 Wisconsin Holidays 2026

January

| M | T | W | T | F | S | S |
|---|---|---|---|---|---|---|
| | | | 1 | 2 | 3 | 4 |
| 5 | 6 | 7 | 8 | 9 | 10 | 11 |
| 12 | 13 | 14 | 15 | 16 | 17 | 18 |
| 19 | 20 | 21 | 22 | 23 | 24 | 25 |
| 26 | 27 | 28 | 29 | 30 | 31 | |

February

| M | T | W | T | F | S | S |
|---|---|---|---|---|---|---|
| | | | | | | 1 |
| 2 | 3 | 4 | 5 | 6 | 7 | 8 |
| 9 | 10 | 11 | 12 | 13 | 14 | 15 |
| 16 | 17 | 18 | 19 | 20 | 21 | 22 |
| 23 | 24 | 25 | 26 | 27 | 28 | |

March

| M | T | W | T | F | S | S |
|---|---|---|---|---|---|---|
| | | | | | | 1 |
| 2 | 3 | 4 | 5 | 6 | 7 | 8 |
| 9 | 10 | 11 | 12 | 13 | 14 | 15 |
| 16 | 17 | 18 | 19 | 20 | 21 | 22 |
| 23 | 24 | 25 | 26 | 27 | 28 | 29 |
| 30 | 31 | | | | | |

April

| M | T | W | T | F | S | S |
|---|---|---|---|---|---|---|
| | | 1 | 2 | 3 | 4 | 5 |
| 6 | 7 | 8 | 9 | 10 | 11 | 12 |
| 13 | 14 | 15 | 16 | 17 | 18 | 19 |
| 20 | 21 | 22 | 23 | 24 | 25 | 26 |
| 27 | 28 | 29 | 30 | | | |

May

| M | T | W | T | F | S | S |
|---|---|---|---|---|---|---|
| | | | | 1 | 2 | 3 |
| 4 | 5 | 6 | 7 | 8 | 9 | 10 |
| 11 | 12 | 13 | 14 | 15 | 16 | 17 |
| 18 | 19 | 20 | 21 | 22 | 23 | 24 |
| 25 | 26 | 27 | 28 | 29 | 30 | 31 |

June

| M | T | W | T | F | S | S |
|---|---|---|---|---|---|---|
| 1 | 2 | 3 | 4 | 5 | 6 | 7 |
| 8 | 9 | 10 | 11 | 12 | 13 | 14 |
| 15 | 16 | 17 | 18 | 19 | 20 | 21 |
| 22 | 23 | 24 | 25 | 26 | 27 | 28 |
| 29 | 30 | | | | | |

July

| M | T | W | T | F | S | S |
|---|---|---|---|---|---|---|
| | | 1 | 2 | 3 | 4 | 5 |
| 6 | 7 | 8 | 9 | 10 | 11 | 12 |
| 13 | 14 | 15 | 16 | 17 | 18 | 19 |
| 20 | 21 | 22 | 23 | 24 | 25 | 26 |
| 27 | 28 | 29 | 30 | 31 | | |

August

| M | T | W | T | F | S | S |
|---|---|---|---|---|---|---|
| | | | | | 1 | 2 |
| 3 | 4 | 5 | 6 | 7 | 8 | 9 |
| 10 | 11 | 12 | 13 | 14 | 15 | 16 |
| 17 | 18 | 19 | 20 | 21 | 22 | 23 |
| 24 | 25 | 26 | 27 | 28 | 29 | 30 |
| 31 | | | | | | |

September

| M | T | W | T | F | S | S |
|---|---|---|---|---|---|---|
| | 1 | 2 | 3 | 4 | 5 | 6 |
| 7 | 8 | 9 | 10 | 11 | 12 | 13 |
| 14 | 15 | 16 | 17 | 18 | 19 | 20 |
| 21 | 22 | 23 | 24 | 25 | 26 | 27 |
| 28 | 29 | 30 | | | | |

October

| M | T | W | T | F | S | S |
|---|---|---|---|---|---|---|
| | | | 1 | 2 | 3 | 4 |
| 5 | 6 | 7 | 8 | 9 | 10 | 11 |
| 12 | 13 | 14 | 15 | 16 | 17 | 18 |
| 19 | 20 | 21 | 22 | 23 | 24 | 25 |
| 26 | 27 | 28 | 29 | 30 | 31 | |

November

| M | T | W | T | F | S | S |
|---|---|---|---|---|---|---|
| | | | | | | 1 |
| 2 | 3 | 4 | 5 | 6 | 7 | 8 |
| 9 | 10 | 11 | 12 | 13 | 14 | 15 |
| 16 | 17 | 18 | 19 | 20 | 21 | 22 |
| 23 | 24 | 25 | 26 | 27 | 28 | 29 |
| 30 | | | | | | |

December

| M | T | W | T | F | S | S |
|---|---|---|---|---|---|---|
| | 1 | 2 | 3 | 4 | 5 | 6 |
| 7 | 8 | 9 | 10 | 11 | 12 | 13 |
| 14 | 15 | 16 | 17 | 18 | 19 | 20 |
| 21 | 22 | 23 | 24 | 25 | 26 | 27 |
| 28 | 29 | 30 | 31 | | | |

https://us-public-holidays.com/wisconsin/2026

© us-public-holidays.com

* * *

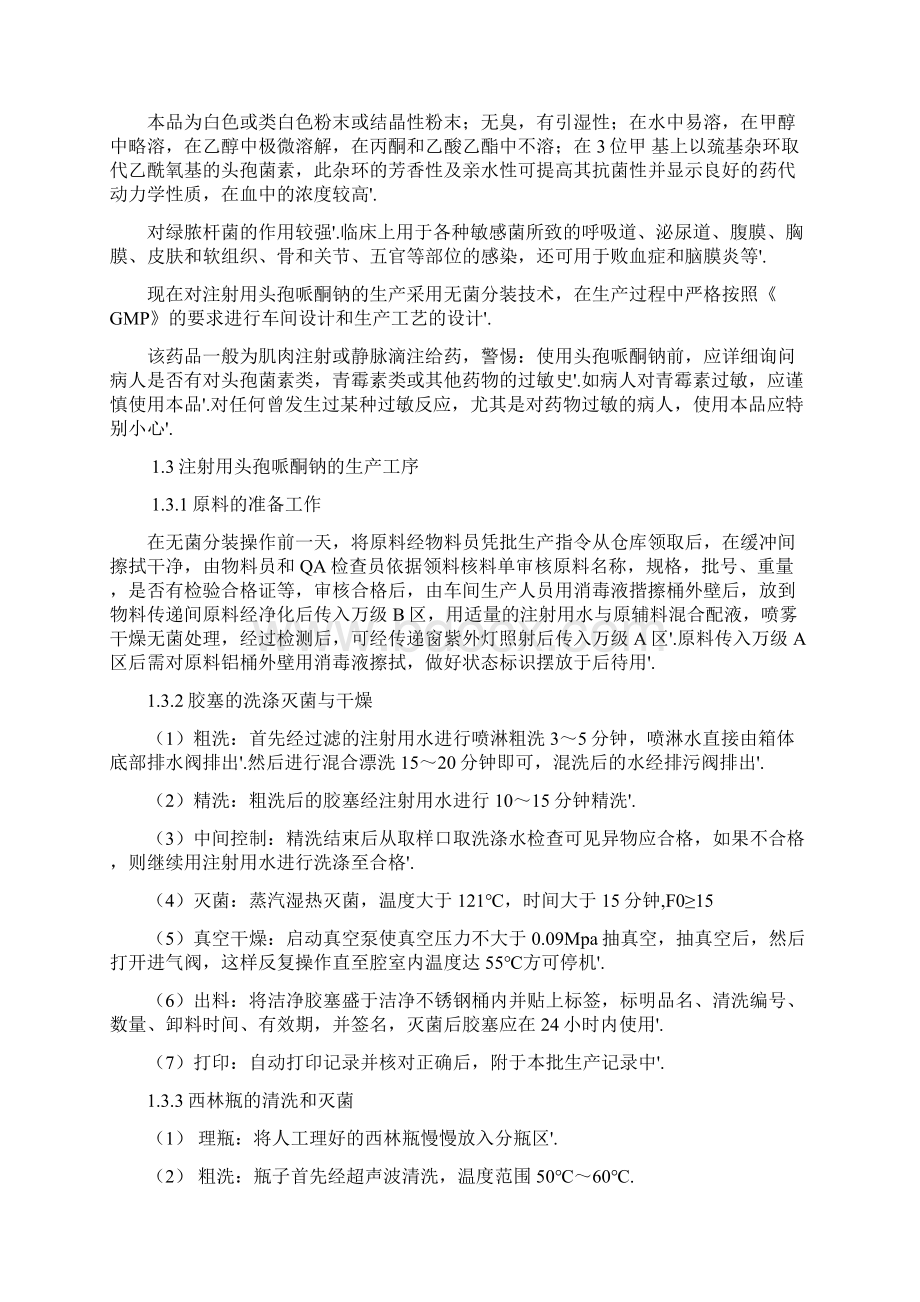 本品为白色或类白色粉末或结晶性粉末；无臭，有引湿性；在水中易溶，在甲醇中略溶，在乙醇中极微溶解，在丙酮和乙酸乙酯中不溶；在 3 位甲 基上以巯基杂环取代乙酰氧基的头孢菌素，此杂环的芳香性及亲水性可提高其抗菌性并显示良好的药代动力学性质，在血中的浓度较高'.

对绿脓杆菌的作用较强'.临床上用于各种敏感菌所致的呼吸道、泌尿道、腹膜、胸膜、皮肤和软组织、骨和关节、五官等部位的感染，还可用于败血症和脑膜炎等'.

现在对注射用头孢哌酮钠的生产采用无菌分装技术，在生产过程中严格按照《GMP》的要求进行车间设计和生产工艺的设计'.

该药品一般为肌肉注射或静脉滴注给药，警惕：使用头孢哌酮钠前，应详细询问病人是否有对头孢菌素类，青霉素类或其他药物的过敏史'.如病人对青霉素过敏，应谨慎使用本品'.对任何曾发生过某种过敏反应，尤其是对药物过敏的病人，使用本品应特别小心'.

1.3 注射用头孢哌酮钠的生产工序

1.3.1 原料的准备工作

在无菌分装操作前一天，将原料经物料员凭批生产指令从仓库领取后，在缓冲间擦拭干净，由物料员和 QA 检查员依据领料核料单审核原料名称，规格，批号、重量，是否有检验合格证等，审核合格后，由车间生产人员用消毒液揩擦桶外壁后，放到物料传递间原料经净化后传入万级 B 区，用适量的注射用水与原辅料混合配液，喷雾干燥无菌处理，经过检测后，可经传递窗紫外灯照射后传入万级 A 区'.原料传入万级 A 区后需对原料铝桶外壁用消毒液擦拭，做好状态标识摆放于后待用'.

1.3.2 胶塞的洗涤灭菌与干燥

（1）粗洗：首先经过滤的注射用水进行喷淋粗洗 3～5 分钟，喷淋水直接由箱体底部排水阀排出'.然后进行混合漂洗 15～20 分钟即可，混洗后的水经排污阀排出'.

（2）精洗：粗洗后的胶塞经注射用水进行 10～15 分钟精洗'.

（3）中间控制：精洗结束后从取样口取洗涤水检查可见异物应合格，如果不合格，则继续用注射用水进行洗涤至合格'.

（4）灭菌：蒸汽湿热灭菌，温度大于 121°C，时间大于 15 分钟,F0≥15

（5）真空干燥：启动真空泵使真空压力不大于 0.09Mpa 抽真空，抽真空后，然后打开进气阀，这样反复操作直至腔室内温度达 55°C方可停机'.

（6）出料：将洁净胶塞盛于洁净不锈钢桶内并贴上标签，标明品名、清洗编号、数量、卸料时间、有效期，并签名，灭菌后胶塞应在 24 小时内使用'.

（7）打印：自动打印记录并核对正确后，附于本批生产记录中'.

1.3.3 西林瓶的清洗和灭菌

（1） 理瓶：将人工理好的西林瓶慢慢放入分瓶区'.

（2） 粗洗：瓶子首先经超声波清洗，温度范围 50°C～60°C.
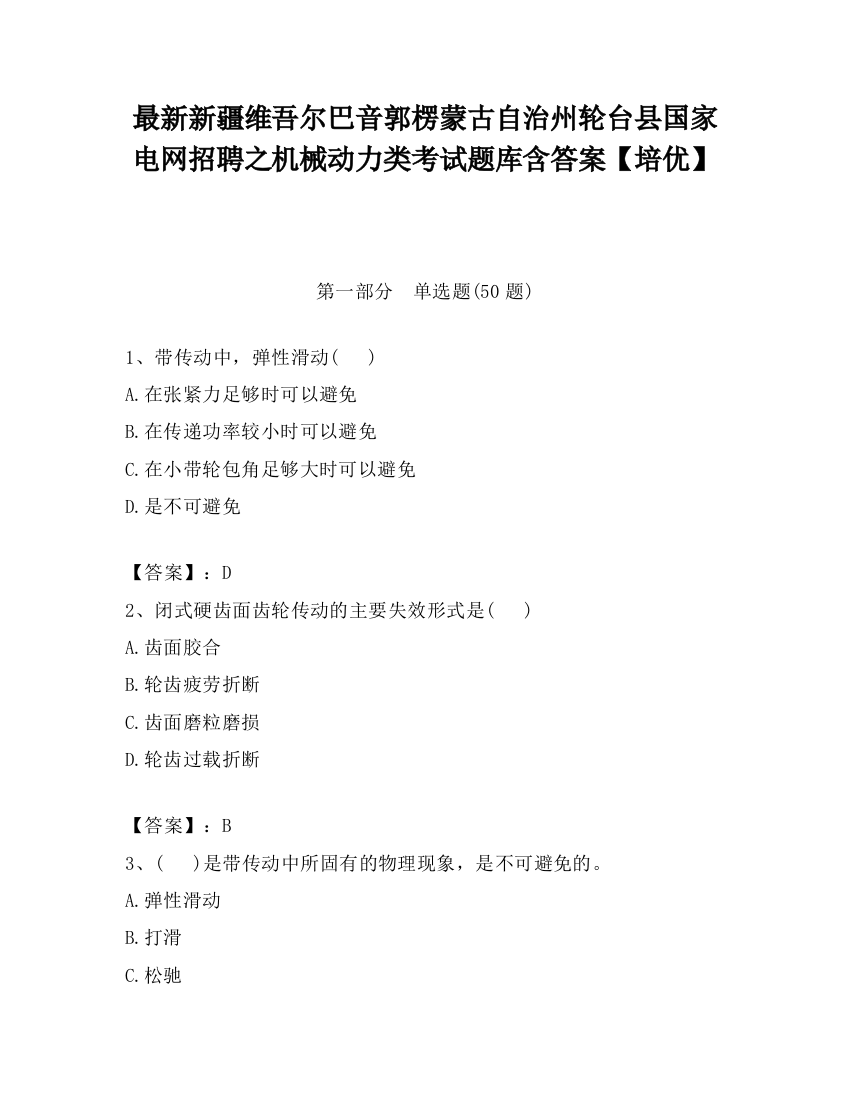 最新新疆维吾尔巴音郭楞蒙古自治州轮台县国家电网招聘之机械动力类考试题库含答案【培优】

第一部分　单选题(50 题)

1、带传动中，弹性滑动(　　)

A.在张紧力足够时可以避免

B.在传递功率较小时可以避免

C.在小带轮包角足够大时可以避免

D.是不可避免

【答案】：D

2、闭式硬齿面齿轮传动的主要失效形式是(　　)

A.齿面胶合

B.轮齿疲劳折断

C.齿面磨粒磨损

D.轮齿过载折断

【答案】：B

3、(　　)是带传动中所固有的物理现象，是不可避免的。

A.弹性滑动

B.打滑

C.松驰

* [Task instructions]
Answer with the number alone after working out how many lines in the records contain the string "public".

* [Solution for this task]
2